Good morning (in CZ), Meltano + dbt running in inc...
# getting-started
j
Good morning (in CZ), Meltano + dbt running in incremental mode Using Snowflake as Meltano target, dbt transforms data there Need to store a state of pipeline runs. I could even benefit from joining Meltano state tables with loaded tables to perform an efficient incremental transformation in dbt. Unfortunately, I cannot store the Meltano state to Snowflake, the only supported targets are SQLLite, PostgreSQL and MSSQL. Btw. dbt can store their state tables in all supported databases. Is this something what is on your radar? Anyone else would appreciate an ability to store Meltano state tables in all widely used databases (for which a production-ready Meltano target exists, obviously)?
t
Can you define another pipeline that pushes meltano's data to Snowflake? I know that's a hack but I wonder if it would work...
a
Good morning (in CZ),
Good morning! Logged in from Santiago Chile! (UTC+3) 🇨🇱 this week, Meltano team is just wrapping up our 1-week colocation. 🙂
Need to store a state of pipeline runs.
Have you had a look at the new custom state backends feature? https://docs.meltano.com/concepts/state_backends
c
Hello @jan_soubusta 👋 We currently support the major cloud storage providers as remote state backends. Additional state backends such as Postgres, MSSQL, or even something like Dynamodb have been casually discussed but are not currently on our radar.
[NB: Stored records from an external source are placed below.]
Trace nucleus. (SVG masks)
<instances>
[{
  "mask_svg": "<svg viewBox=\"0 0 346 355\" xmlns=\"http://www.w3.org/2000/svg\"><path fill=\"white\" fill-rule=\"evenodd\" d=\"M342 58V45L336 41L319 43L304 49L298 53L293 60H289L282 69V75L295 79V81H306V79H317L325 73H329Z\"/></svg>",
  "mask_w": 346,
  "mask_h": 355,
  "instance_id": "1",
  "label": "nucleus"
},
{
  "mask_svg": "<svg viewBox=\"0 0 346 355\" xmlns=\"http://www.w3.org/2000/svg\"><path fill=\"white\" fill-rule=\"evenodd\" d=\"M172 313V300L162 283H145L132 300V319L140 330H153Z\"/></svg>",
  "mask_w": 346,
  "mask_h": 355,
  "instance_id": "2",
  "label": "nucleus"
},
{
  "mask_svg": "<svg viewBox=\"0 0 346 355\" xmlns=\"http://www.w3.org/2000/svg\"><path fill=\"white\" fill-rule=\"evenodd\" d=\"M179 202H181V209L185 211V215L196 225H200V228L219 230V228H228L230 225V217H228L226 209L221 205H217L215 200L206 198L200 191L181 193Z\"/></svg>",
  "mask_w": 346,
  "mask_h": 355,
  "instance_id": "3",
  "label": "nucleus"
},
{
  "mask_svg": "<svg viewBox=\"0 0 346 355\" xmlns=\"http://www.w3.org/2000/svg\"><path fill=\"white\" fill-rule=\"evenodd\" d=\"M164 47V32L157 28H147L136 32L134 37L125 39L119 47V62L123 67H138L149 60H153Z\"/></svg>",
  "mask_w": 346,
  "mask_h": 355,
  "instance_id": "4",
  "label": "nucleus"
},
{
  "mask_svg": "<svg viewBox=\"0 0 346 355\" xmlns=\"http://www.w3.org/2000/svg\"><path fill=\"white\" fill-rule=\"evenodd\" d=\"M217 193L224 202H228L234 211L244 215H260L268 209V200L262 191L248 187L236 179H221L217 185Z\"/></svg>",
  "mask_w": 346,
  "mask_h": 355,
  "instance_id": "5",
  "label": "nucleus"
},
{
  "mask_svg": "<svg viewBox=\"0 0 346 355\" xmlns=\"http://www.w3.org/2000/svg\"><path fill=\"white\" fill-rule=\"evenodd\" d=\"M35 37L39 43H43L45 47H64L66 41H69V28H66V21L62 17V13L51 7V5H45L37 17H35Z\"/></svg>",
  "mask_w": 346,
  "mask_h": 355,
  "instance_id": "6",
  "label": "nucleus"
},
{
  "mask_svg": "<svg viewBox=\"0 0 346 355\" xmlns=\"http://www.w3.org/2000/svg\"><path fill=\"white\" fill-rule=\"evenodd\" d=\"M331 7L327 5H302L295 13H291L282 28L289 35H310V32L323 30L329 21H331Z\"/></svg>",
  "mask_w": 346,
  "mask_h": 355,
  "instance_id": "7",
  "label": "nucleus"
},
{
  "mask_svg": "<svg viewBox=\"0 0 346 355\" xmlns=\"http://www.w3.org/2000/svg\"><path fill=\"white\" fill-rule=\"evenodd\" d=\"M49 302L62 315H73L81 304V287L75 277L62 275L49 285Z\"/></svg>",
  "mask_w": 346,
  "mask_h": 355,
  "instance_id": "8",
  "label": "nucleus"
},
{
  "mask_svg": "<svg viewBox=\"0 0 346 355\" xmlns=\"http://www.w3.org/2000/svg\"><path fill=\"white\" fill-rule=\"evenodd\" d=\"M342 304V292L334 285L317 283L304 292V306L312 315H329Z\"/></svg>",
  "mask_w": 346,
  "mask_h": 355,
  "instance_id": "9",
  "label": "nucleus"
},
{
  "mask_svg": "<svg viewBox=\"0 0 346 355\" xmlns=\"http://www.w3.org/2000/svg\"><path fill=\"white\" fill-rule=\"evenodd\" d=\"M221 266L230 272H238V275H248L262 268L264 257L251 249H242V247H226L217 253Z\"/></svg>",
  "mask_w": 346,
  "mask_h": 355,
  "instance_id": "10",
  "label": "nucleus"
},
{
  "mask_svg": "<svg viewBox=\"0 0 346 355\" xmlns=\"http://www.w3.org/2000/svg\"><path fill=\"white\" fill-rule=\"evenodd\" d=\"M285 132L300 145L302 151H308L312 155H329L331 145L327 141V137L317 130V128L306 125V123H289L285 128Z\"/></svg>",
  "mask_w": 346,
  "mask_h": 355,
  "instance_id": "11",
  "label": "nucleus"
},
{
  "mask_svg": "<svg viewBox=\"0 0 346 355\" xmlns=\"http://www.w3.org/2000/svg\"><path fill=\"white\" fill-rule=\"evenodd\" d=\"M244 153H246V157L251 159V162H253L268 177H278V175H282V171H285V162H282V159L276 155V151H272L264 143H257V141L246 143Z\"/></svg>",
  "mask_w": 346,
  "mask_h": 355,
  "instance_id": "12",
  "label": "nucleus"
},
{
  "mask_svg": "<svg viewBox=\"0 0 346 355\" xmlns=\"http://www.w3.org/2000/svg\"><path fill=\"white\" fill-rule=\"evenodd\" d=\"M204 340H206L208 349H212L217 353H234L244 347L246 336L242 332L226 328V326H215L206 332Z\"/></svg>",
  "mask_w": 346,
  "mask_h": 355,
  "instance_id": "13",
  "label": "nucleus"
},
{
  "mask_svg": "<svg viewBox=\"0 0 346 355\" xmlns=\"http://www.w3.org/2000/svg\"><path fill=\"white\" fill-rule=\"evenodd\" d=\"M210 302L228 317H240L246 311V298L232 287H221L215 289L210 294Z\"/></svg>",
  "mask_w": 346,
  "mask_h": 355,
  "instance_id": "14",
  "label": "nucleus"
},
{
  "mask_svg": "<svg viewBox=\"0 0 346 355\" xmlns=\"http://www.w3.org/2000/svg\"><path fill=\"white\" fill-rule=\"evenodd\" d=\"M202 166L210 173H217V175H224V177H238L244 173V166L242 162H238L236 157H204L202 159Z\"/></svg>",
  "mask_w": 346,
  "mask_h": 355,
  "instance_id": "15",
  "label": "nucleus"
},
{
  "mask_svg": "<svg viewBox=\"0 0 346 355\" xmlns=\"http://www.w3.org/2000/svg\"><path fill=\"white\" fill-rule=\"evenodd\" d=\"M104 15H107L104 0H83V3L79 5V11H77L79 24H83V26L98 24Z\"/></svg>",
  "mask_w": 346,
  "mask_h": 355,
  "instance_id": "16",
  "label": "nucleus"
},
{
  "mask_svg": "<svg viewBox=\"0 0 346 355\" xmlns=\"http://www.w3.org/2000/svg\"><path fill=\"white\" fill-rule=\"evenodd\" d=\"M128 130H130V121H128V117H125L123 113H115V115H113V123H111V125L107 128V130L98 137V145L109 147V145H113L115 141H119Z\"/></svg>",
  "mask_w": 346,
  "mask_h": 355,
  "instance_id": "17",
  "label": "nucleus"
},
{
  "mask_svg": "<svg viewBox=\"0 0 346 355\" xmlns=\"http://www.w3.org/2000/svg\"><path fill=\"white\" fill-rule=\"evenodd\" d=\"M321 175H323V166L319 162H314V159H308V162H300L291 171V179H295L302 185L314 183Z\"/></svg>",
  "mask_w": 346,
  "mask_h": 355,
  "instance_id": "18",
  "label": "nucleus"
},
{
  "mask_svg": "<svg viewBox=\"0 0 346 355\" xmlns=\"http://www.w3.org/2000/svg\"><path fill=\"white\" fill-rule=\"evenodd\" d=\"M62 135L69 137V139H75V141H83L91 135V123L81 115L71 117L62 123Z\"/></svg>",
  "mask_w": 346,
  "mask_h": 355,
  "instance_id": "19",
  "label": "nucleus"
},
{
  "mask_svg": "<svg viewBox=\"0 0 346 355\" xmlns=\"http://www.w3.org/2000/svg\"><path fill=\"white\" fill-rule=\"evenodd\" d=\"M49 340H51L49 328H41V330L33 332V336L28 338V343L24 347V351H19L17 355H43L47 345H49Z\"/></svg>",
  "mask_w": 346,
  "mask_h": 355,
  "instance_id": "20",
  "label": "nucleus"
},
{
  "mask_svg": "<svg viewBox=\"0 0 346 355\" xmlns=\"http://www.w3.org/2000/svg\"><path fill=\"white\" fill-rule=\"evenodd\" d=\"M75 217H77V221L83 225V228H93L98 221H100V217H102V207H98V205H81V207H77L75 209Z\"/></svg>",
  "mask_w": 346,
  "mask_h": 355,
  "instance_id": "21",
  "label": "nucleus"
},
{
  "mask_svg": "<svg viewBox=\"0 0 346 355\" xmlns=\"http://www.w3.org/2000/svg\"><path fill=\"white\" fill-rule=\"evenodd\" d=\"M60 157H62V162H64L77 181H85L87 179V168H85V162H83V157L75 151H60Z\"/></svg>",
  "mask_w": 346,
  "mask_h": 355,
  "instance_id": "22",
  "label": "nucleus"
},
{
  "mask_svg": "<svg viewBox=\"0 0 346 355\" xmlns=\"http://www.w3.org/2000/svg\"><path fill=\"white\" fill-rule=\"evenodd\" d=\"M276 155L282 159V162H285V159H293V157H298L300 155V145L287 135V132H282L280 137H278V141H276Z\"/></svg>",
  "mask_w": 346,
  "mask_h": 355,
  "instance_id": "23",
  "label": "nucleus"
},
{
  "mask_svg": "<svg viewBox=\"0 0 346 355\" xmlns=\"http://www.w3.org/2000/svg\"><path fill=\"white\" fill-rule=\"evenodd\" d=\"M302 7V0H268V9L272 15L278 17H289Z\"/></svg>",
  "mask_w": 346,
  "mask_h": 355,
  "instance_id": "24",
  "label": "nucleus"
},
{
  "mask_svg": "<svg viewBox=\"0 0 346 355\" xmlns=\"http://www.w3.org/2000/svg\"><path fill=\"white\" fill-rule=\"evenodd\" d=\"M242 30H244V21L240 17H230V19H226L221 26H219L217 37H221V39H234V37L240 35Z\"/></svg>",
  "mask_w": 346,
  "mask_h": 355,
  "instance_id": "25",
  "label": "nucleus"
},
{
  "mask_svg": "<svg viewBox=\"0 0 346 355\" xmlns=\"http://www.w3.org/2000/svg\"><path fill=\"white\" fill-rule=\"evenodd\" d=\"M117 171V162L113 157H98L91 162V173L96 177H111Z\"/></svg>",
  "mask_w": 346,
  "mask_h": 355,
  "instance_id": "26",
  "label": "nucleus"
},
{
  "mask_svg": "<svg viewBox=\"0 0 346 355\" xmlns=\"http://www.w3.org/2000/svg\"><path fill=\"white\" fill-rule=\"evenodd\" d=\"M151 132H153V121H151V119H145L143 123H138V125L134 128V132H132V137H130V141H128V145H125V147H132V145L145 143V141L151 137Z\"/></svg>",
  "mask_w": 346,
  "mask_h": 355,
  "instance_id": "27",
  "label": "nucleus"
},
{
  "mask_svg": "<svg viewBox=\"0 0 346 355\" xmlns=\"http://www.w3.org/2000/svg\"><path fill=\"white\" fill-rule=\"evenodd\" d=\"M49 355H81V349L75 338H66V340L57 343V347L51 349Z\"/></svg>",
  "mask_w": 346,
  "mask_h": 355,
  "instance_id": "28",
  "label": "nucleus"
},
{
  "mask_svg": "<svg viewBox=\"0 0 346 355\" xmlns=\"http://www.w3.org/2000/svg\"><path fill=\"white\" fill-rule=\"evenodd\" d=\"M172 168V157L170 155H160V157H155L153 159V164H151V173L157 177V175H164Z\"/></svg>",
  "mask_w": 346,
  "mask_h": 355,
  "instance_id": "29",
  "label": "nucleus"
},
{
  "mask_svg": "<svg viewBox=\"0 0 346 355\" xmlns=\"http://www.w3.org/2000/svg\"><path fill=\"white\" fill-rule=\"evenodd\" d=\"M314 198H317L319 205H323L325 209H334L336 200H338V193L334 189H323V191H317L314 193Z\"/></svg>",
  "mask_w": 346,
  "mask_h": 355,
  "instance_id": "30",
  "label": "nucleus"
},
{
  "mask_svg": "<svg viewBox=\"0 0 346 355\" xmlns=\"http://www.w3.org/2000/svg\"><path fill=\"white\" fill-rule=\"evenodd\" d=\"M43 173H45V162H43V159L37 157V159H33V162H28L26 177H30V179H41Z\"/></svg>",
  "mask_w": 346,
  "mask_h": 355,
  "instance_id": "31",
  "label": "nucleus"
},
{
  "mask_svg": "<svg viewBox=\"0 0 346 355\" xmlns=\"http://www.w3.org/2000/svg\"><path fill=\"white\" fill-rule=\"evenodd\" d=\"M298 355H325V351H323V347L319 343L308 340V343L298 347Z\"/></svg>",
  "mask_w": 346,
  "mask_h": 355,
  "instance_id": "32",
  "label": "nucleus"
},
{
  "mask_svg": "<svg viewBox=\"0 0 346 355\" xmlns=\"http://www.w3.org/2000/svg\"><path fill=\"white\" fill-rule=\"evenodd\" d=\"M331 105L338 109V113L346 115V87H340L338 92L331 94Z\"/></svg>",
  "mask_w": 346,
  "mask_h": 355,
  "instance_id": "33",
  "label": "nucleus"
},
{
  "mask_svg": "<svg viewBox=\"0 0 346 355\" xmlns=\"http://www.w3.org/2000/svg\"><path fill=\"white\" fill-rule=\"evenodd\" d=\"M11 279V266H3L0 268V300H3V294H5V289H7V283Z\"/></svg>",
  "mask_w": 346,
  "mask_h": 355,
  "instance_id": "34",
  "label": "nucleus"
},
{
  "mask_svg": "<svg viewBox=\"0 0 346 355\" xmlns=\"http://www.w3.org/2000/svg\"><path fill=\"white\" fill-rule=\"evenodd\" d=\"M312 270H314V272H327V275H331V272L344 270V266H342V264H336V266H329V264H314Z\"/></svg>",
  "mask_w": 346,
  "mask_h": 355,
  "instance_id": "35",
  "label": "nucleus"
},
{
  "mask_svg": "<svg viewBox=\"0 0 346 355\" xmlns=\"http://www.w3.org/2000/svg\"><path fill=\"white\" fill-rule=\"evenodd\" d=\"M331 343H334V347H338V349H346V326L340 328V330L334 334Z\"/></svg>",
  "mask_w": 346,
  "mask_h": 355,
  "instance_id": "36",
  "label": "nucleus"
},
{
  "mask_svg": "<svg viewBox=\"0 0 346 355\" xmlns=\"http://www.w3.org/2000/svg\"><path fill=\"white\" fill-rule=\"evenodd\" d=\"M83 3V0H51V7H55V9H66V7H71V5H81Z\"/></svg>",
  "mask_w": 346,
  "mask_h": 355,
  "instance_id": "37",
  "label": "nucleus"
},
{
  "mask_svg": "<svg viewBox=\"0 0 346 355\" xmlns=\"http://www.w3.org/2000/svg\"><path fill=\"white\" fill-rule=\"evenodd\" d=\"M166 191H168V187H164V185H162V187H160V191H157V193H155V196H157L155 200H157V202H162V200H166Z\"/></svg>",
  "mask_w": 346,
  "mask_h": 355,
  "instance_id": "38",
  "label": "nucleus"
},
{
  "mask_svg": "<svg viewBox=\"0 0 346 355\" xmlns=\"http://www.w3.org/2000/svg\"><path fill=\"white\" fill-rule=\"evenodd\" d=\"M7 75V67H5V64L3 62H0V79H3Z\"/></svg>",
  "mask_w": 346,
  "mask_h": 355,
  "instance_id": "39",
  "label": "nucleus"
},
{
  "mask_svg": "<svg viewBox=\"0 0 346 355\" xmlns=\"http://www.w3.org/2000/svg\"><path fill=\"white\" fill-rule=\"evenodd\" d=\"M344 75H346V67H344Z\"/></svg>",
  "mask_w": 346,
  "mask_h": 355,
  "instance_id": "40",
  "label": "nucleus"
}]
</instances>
As @thomas_briggs suggested, one solution could be to load Meltano state from the state backend (either the SQLite backend db or a remote state backend) into Snowflake via a dedicated pipeline. If you have a specific state backend in mind for your use case, I'd also encourage you to submit a feature request and we can consider it as part of our usual prioritization.
j
Thanks for responses! Feature "state backends" looks good, at least, it helps me to get rid of PostgreSQL instance. But still, if I need to join Meltano state with loaded tables in dbt to make it sufficiently incremental, I need to load the state into the target.
t
Do you? If you enable target-snowflake's add_metadata_columns option doesn't the _sdc_batched_at column give you enough information to know what data is new?
a
@jan_soubusta - If you want to view latest state bookmarks from Snowflake, one thing you could try would be S3 (or similar) as a backend, and then mapping the S3 directory to an external table in Snowflake. That way, Snowflake will be able to query the latest state directly from S3, with no latency.
I haven't implemented this before but others have asked for similar in the past. If you get it working, I'm sure folks would appreciate the case study and learnings.
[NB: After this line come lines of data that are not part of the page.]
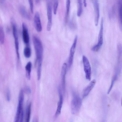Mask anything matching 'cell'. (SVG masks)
Here are the masks:
<instances>
[{
  "label": "cell",
  "instance_id": "1",
  "mask_svg": "<svg viewBox=\"0 0 122 122\" xmlns=\"http://www.w3.org/2000/svg\"><path fill=\"white\" fill-rule=\"evenodd\" d=\"M32 40L36 56L37 66H41L43 55V47L41 42L37 36H34Z\"/></svg>",
  "mask_w": 122,
  "mask_h": 122
},
{
  "label": "cell",
  "instance_id": "2",
  "mask_svg": "<svg viewBox=\"0 0 122 122\" xmlns=\"http://www.w3.org/2000/svg\"><path fill=\"white\" fill-rule=\"evenodd\" d=\"M82 100L78 95L74 94L71 103V113L73 114L77 113L79 111L82 105Z\"/></svg>",
  "mask_w": 122,
  "mask_h": 122
},
{
  "label": "cell",
  "instance_id": "3",
  "mask_svg": "<svg viewBox=\"0 0 122 122\" xmlns=\"http://www.w3.org/2000/svg\"><path fill=\"white\" fill-rule=\"evenodd\" d=\"M12 25V32L14 39L15 48L17 59L18 61L20 60V54L19 52V42L17 30L16 25L15 22L13 19L11 20Z\"/></svg>",
  "mask_w": 122,
  "mask_h": 122
},
{
  "label": "cell",
  "instance_id": "4",
  "mask_svg": "<svg viewBox=\"0 0 122 122\" xmlns=\"http://www.w3.org/2000/svg\"><path fill=\"white\" fill-rule=\"evenodd\" d=\"M103 18H102L101 20L100 29L98 36L97 43L93 46L92 48V50L93 51H97L99 49L103 44Z\"/></svg>",
  "mask_w": 122,
  "mask_h": 122
},
{
  "label": "cell",
  "instance_id": "5",
  "mask_svg": "<svg viewBox=\"0 0 122 122\" xmlns=\"http://www.w3.org/2000/svg\"><path fill=\"white\" fill-rule=\"evenodd\" d=\"M84 70L86 79L90 81L91 78V68L89 62L87 58L84 55L82 56Z\"/></svg>",
  "mask_w": 122,
  "mask_h": 122
},
{
  "label": "cell",
  "instance_id": "6",
  "mask_svg": "<svg viewBox=\"0 0 122 122\" xmlns=\"http://www.w3.org/2000/svg\"><path fill=\"white\" fill-rule=\"evenodd\" d=\"M47 15L48 22L47 25L46 29L48 31H50L52 26V8L51 4L49 2L47 4Z\"/></svg>",
  "mask_w": 122,
  "mask_h": 122
},
{
  "label": "cell",
  "instance_id": "7",
  "mask_svg": "<svg viewBox=\"0 0 122 122\" xmlns=\"http://www.w3.org/2000/svg\"><path fill=\"white\" fill-rule=\"evenodd\" d=\"M77 38L78 36L76 35L75 37L73 43L70 49V54L68 61V67L69 68L71 67L73 63L74 53L75 51Z\"/></svg>",
  "mask_w": 122,
  "mask_h": 122
},
{
  "label": "cell",
  "instance_id": "8",
  "mask_svg": "<svg viewBox=\"0 0 122 122\" xmlns=\"http://www.w3.org/2000/svg\"><path fill=\"white\" fill-rule=\"evenodd\" d=\"M94 9V23L96 26H97L100 17L99 3L98 0H93Z\"/></svg>",
  "mask_w": 122,
  "mask_h": 122
},
{
  "label": "cell",
  "instance_id": "9",
  "mask_svg": "<svg viewBox=\"0 0 122 122\" xmlns=\"http://www.w3.org/2000/svg\"><path fill=\"white\" fill-rule=\"evenodd\" d=\"M34 23V27L36 30L38 32H41L42 29V26L40 14L37 11L35 13V14Z\"/></svg>",
  "mask_w": 122,
  "mask_h": 122
},
{
  "label": "cell",
  "instance_id": "10",
  "mask_svg": "<svg viewBox=\"0 0 122 122\" xmlns=\"http://www.w3.org/2000/svg\"><path fill=\"white\" fill-rule=\"evenodd\" d=\"M22 36L24 43L27 45H29V36L27 27L24 23L22 24Z\"/></svg>",
  "mask_w": 122,
  "mask_h": 122
},
{
  "label": "cell",
  "instance_id": "11",
  "mask_svg": "<svg viewBox=\"0 0 122 122\" xmlns=\"http://www.w3.org/2000/svg\"><path fill=\"white\" fill-rule=\"evenodd\" d=\"M58 91L59 99L58 103L57 109L55 115V116L56 117L58 116L61 113L63 101V96L61 92V89L60 87H58Z\"/></svg>",
  "mask_w": 122,
  "mask_h": 122
},
{
  "label": "cell",
  "instance_id": "12",
  "mask_svg": "<svg viewBox=\"0 0 122 122\" xmlns=\"http://www.w3.org/2000/svg\"><path fill=\"white\" fill-rule=\"evenodd\" d=\"M67 66L66 63H64L62 65L61 70V82L62 88L64 91H65V78Z\"/></svg>",
  "mask_w": 122,
  "mask_h": 122
},
{
  "label": "cell",
  "instance_id": "13",
  "mask_svg": "<svg viewBox=\"0 0 122 122\" xmlns=\"http://www.w3.org/2000/svg\"><path fill=\"white\" fill-rule=\"evenodd\" d=\"M96 82L95 79L92 80L84 90L83 94V97H86L94 86Z\"/></svg>",
  "mask_w": 122,
  "mask_h": 122
},
{
  "label": "cell",
  "instance_id": "14",
  "mask_svg": "<svg viewBox=\"0 0 122 122\" xmlns=\"http://www.w3.org/2000/svg\"><path fill=\"white\" fill-rule=\"evenodd\" d=\"M31 66V61H29L27 63L25 67L26 76L29 80H30V79Z\"/></svg>",
  "mask_w": 122,
  "mask_h": 122
},
{
  "label": "cell",
  "instance_id": "15",
  "mask_svg": "<svg viewBox=\"0 0 122 122\" xmlns=\"http://www.w3.org/2000/svg\"><path fill=\"white\" fill-rule=\"evenodd\" d=\"M23 105L19 103L18 104L17 111L14 120L15 122H18L20 120L21 112V110L23 109Z\"/></svg>",
  "mask_w": 122,
  "mask_h": 122
},
{
  "label": "cell",
  "instance_id": "16",
  "mask_svg": "<svg viewBox=\"0 0 122 122\" xmlns=\"http://www.w3.org/2000/svg\"><path fill=\"white\" fill-rule=\"evenodd\" d=\"M31 103L30 102L28 104L26 107L25 115V122H29L30 120L31 111Z\"/></svg>",
  "mask_w": 122,
  "mask_h": 122
},
{
  "label": "cell",
  "instance_id": "17",
  "mask_svg": "<svg viewBox=\"0 0 122 122\" xmlns=\"http://www.w3.org/2000/svg\"><path fill=\"white\" fill-rule=\"evenodd\" d=\"M118 15L120 27L122 28V0H119Z\"/></svg>",
  "mask_w": 122,
  "mask_h": 122
},
{
  "label": "cell",
  "instance_id": "18",
  "mask_svg": "<svg viewBox=\"0 0 122 122\" xmlns=\"http://www.w3.org/2000/svg\"><path fill=\"white\" fill-rule=\"evenodd\" d=\"M20 11L21 15L24 18L30 20V17L25 8L23 6H21L20 9Z\"/></svg>",
  "mask_w": 122,
  "mask_h": 122
},
{
  "label": "cell",
  "instance_id": "19",
  "mask_svg": "<svg viewBox=\"0 0 122 122\" xmlns=\"http://www.w3.org/2000/svg\"><path fill=\"white\" fill-rule=\"evenodd\" d=\"M78 9L77 15L78 17H80L82 12L83 9L82 0H77Z\"/></svg>",
  "mask_w": 122,
  "mask_h": 122
},
{
  "label": "cell",
  "instance_id": "20",
  "mask_svg": "<svg viewBox=\"0 0 122 122\" xmlns=\"http://www.w3.org/2000/svg\"><path fill=\"white\" fill-rule=\"evenodd\" d=\"M24 54L25 56L27 58H29L30 57L31 54V50L29 45L27 46L24 49Z\"/></svg>",
  "mask_w": 122,
  "mask_h": 122
},
{
  "label": "cell",
  "instance_id": "21",
  "mask_svg": "<svg viewBox=\"0 0 122 122\" xmlns=\"http://www.w3.org/2000/svg\"><path fill=\"white\" fill-rule=\"evenodd\" d=\"M117 76L118 75L117 73H116L113 76L112 80L111 85L107 92L108 94H109L111 91L115 81H116L117 78Z\"/></svg>",
  "mask_w": 122,
  "mask_h": 122
},
{
  "label": "cell",
  "instance_id": "22",
  "mask_svg": "<svg viewBox=\"0 0 122 122\" xmlns=\"http://www.w3.org/2000/svg\"><path fill=\"white\" fill-rule=\"evenodd\" d=\"M70 5V0H66V14L65 17V22H66L69 14Z\"/></svg>",
  "mask_w": 122,
  "mask_h": 122
},
{
  "label": "cell",
  "instance_id": "23",
  "mask_svg": "<svg viewBox=\"0 0 122 122\" xmlns=\"http://www.w3.org/2000/svg\"><path fill=\"white\" fill-rule=\"evenodd\" d=\"M5 40V34L3 28L0 26V43L4 44Z\"/></svg>",
  "mask_w": 122,
  "mask_h": 122
},
{
  "label": "cell",
  "instance_id": "24",
  "mask_svg": "<svg viewBox=\"0 0 122 122\" xmlns=\"http://www.w3.org/2000/svg\"><path fill=\"white\" fill-rule=\"evenodd\" d=\"M24 99L23 91L21 89L20 91L18 97V103L23 105Z\"/></svg>",
  "mask_w": 122,
  "mask_h": 122
},
{
  "label": "cell",
  "instance_id": "25",
  "mask_svg": "<svg viewBox=\"0 0 122 122\" xmlns=\"http://www.w3.org/2000/svg\"><path fill=\"white\" fill-rule=\"evenodd\" d=\"M54 0L53 11L54 14L55 15L57 13L58 3V0Z\"/></svg>",
  "mask_w": 122,
  "mask_h": 122
},
{
  "label": "cell",
  "instance_id": "26",
  "mask_svg": "<svg viewBox=\"0 0 122 122\" xmlns=\"http://www.w3.org/2000/svg\"><path fill=\"white\" fill-rule=\"evenodd\" d=\"M31 13H33V0H28Z\"/></svg>",
  "mask_w": 122,
  "mask_h": 122
},
{
  "label": "cell",
  "instance_id": "27",
  "mask_svg": "<svg viewBox=\"0 0 122 122\" xmlns=\"http://www.w3.org/2000/svg\"><path fill=\"white\" fill-rule=\"evenodd\" d=\"M7 101H10V93L9 91H8L7 92Z\"/></svg>",
  "mask_w": 122,
  "mask_h": 122
},
{
  "label": "cell",
  "instance_id": "28",
  "mask_svg": "<svg viewBox=\"0 0 122 122\" xmlns=\"http://www.w3.org/2000/svg\"><path fill=\"white\" fill-rule=\"evenodd\" d=\"M83 3L84 4V6L85 7H86L87 6V3H86V0H83Z\"/></svg>",
  "mask_w": 122,
  "mask_h": 122
},
{
  "label": "cell",
  "instance_id": "29",
  "mask_svg": "<svg viewBox=\"0 0 122 122\" xmlns=\"http://www.w3.org/2000/svg\"><path fill=\"white\" fill-rule=\"evenodd\" d=\"M1 1V0H0V2Z\"/></svg>",
  "mask_w": 122,
  "mask_h": 122
},
{
  "label": "cell",
  "instance_id": "30",
  "mask_svg": "<svg viewBox=\"0 0 122 122\" xmlns=\"http://www.w3.org/2000/svg\"></svg>",
  "mask_w": 122,
  "mask_h": 122
},
{
  "label": "cell",
  "instance_id": "31",
  "mask_svg": "<svg viewBox=\"0 0 122 122\" xmlns=\"http://www.w3.org/2000/svg\"></svg>",
  "mask_w": 122,
  "mask_h": 122
}]
</instances>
Btw. dbt can store their state tables in all supported databases.
This is new to me and I wasn't able to find the feature with a google search. A bit of tangent, but I'd appreciate any link or reference you have on that, as it could be helpful to reference as an example.
j
I really like when people challenge me - it helps me to find out what I am thinking/doing wrong 😉 You are right, dbt does not store ANY state, except it stores some JSON files locally, e.g.
run_results.json
. https://docs.getdbt.com/docs/deploy/about-state The trick is that you have to design models to be idempotent. E.g., design an incremental transformation as
select from X where not exists (select from X)
. As a database expert, to be honest, I doubt about it can perform sufficiently in many cases. But this is what dbt provides....
t
@jan_soubusta I think what you're looking for is here: https://docs.getdbt.com/docs/build/incremental-models
Particularly the bit about
SELECT MAX(dateCol) FROM {{ this }}
to figure out what data in your staging tables you need to pull into the model
But it's mentally a Monday for me so I may have forgotten all the details of your scenario 😛
j
This is correct, but is does not work for all tables. MERGE/UPSERT is quite common - you cannot always rely on source systems produce only new data. Moreover, during the time the extract part is running, new records can be added into the source system with timestamp older than the newest just downloaded. Btw. it exactly happened to me with the tap-github. But my main concern relates to performance - in dbt models represent what should be materialized. So instead of executing MERGE/UPSERT statement (which can be optimized by DB engine under-the-hood), you have to implement a set of insert/update CTEs, which may performance significantly worse.
t
If you identify new rows using _sdc_batched_at rather than a timestamp that exists in the source database you don't have to worry about timestamps getting crossed up.
And while we have had a couple cases where we need to write very different SQL for initial load vs. incremental load: 99% of the time the difference between the two is simply one
dateField > (SELECT MAX(dateField) FROM {{ this }})
clause.
Honestly I feel like you're overthinking this. If it were really that hard to get right would so many people be using it?